Here are some significant developments:

  • The $2 trillion emergency relief bill passed by the Senate will be voted on Friday by the House, said Speaker Nancy Pelosi (D-Calif.), who predicted the measure would receive “strong bipartisan support,” but not unanimous consent. Rep. Thomas Massie (R-Ky.), who opposes the bill, said Thursday that he is considering a procedural move that could delay passage of the bill to Saturday or Sunday.
  • Deborah Birx, the White House response coordinator, sought to calm frightened Americans Thursday by downplaying the worst-case statistics, while doctors at the hardest hit hospitals warn there are not enough supplies, beds or physicians to handle the surge in patients.
  • The USNS Comfort, a Navy hospital ship, will leave Norfolk, Va., for New York City on Saturday — at least three weeks ahead of schedule.

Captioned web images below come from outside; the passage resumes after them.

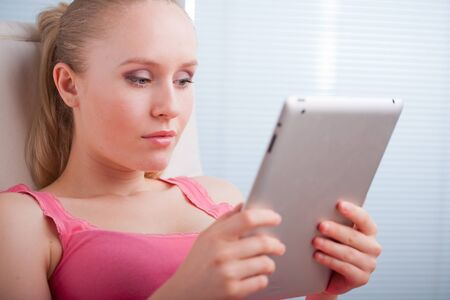 Young beautiful student using a tablet computer while relaxing photo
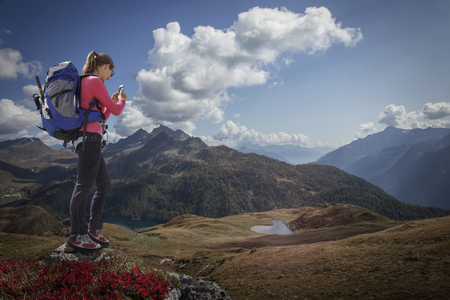 Caucasian woman photographing scenic view of landscape with cell phone Banco de Imagens - 102038198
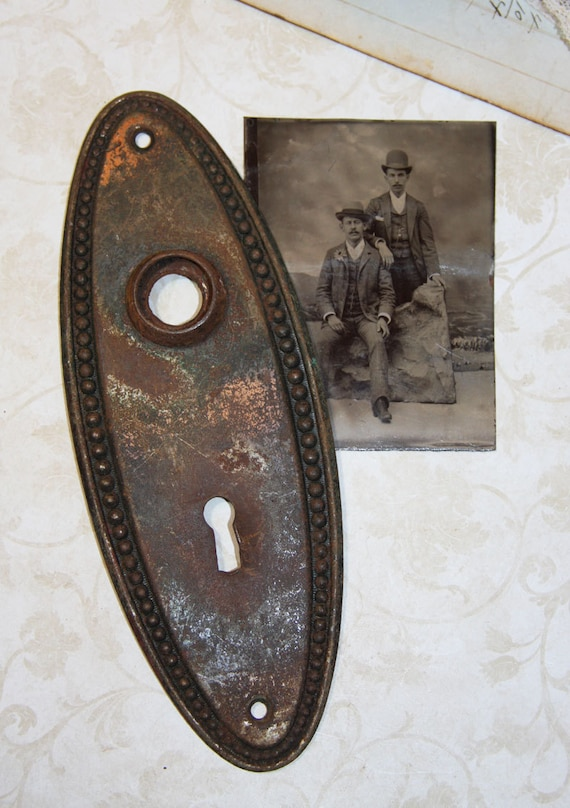 Escutcheon Plate Door Hardware With Aged Patina By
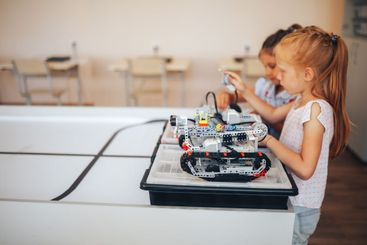 Two schoolgirls study in a robotics class, assemble a...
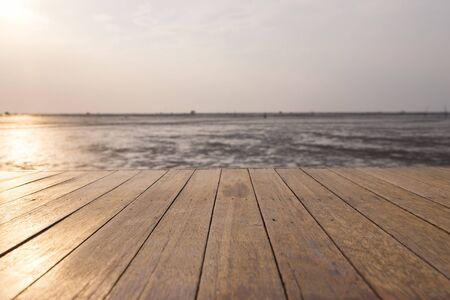 The wood floor extends into the sea when the water drops
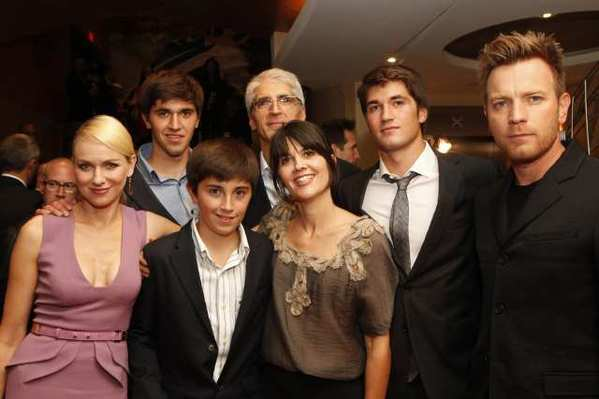 "Naomi Watts and Ewan McGregor flank the surviving family of the Indian Ocean tsunami, the Belon family, featured in the new movie ""The Impossible."" From left: Tomas, Simon, Enrique, Maria and Lucas Belon."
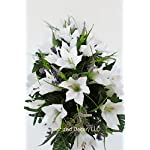 Cemetery-Spring-Flowers-Spring-white-lilly-mixheadstone-saddle-arrangementcemetery-flower-servicegrave-site-decorsympathy-flowersflowers-for-gravesLillies-and-wildflowers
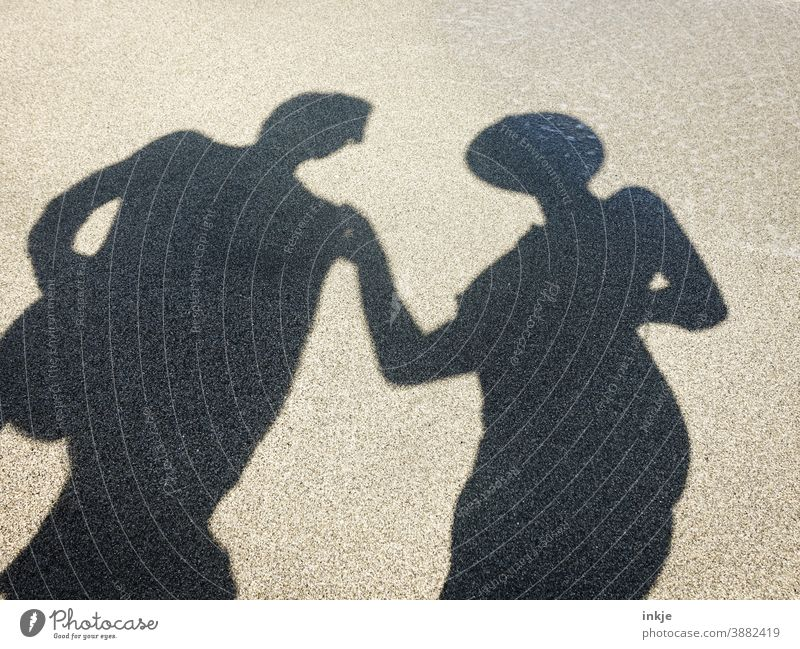 undressed shadow with hat and sunglasses Colour photo Shadow Silhouette Beach Tourism Sun vacation Couple at the same time NUDISM Copy Space Anonymous Touch Man
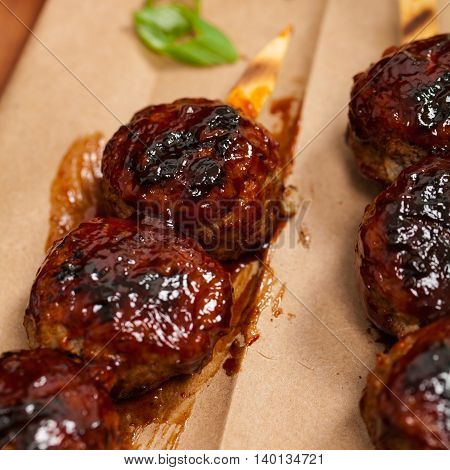 BBQ Meatballs in Barbecue Sauce. Selective focus.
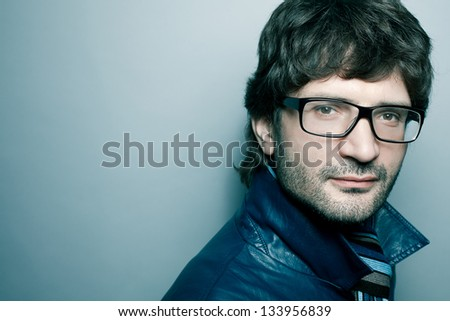 Portrait of a fashionable handsome mature man in blue jacket with striped scarf posing over light blue background. Close-up. Copy-space. Studio shot - stock photo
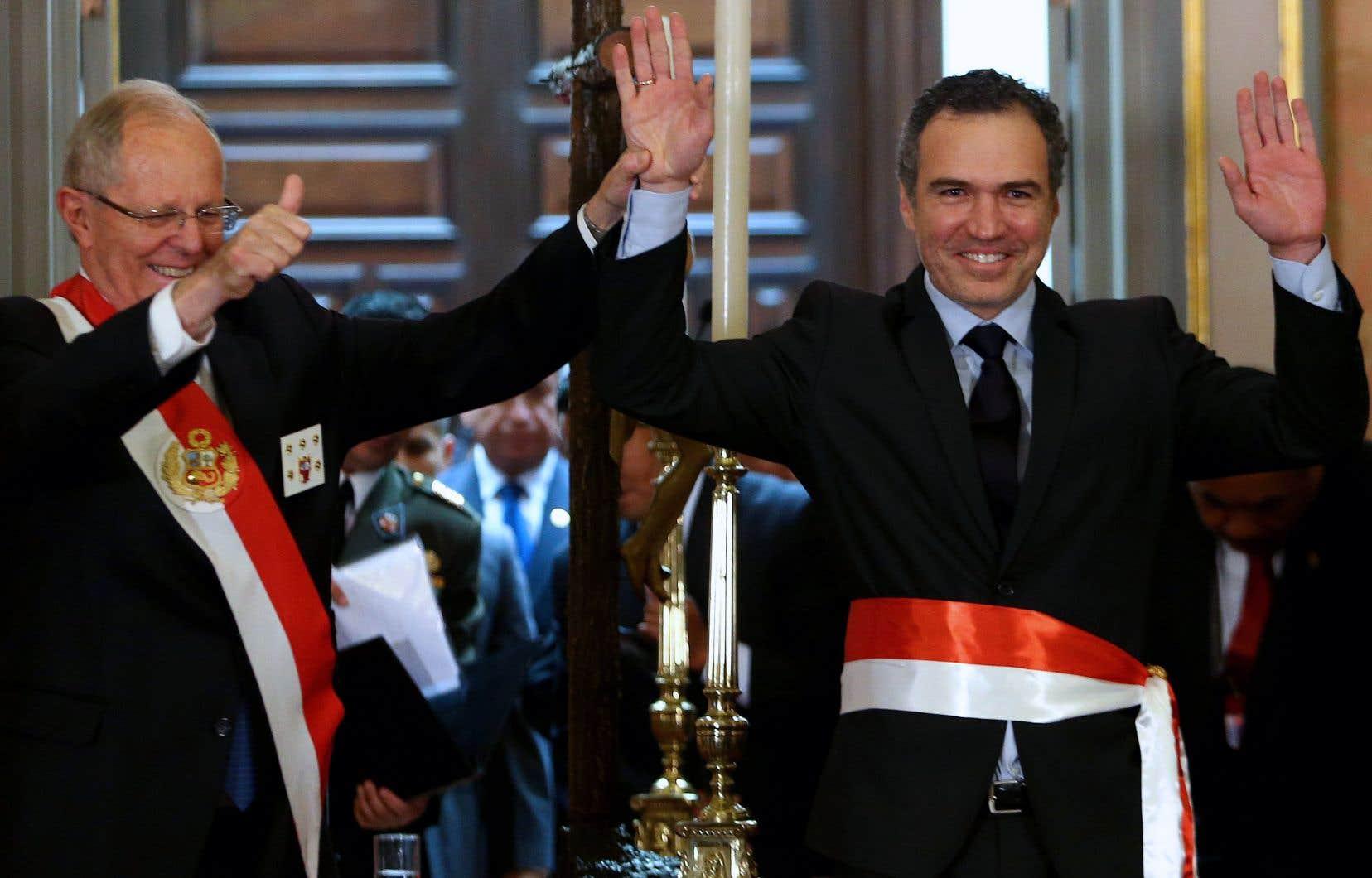 Le président péruvien, Pedro Pablo Kuczynski (à gauche), lève la main de son ministre de la Culture, Salvador del Solar, lors de sa cérémonie d'investiture au palais présidentiel de Lima le 5 décembre 2016.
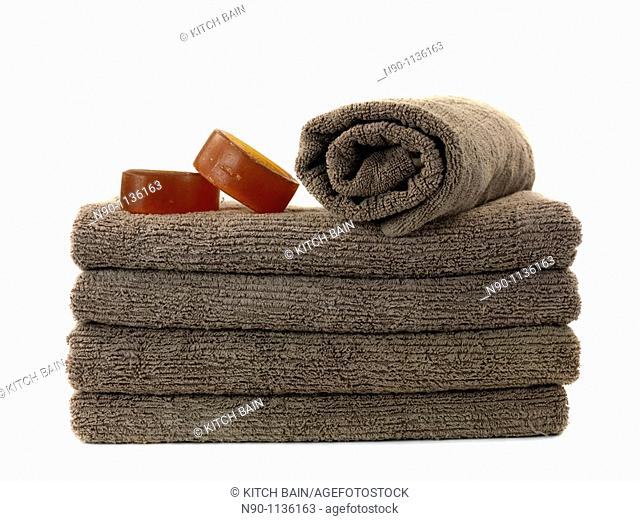 A stack of bath towels and soap isolated against a white background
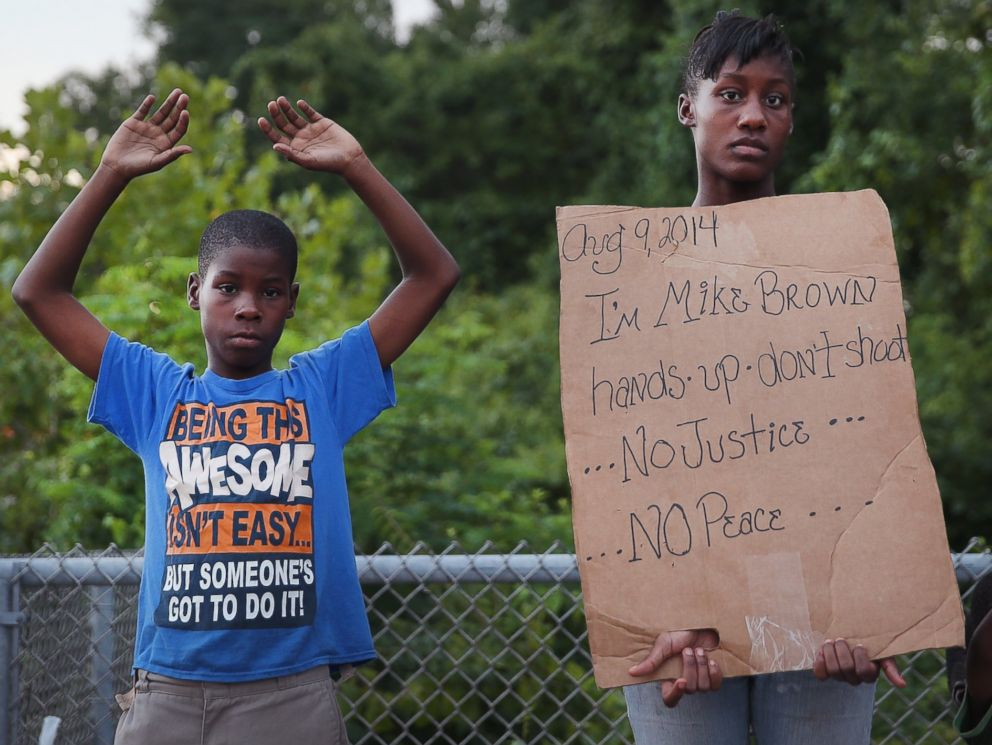 PHOTO: Leo Walker, left, and his sister Letrece, right, protest the killing of Michael Brown on Aug. 17, 2014 in Ferguson, Mo.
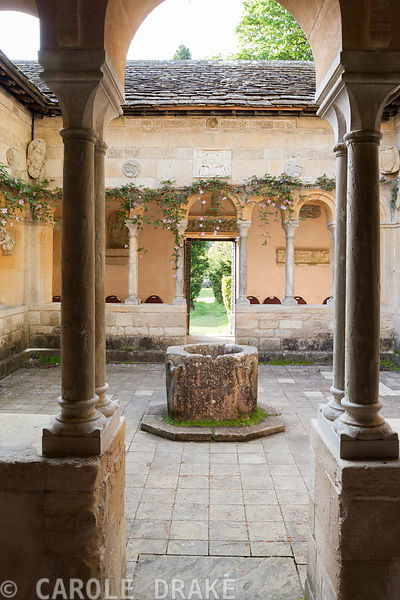 Open court in centre of the Cloisters with well head from a convent in Aquilegia, and Clematis montana trained around the walls. Iford Manor, Bradford-on-Avon, Wiltshire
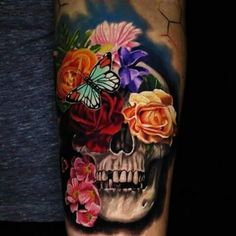Whats the symbolism behind the flower skull tattoo? I've seen some beautiful…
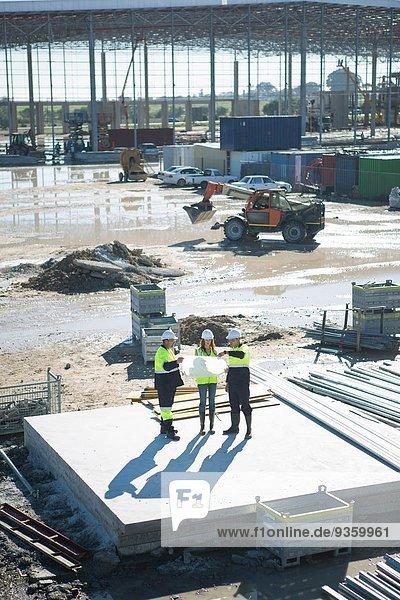 Hochwinkelansicht des Architekten und Bauleiters bei der Betrachtung des Bauplans auf der Baustelle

The New York City area is the current U.S. epicenter, but the number of confirmed cases is beginning to spike elsewhere, including Louisiana, Michigan and Texas.
  • New York is moving at unprecedented speed and scale to distribute tens of thousands of doses of antimalarial drugs to seriously ill patients, spurred by political leaders, including President Trump, to try a treatment that is not yet proved to be effective.
  • The Labor Department’s weekly tally of 3.3 million jobless claims shattered the old U.S. record of 695,000, set in 1982. Of the “widespread carnage,” an economist at the University of Illinois at Chicago warned: “It’s going to get worse.”
  • During a meeting of the Group of 20 nations, U.N. Secretary General António Guterres reminded the leaders of the exponential spread of the virus, saying the first 100,000 cases were confirmed in the first three months of the outbreak. “The next 100,000 happened in just 12 days,” he said. “The third took four days. The fourth, just one-and-a-half.”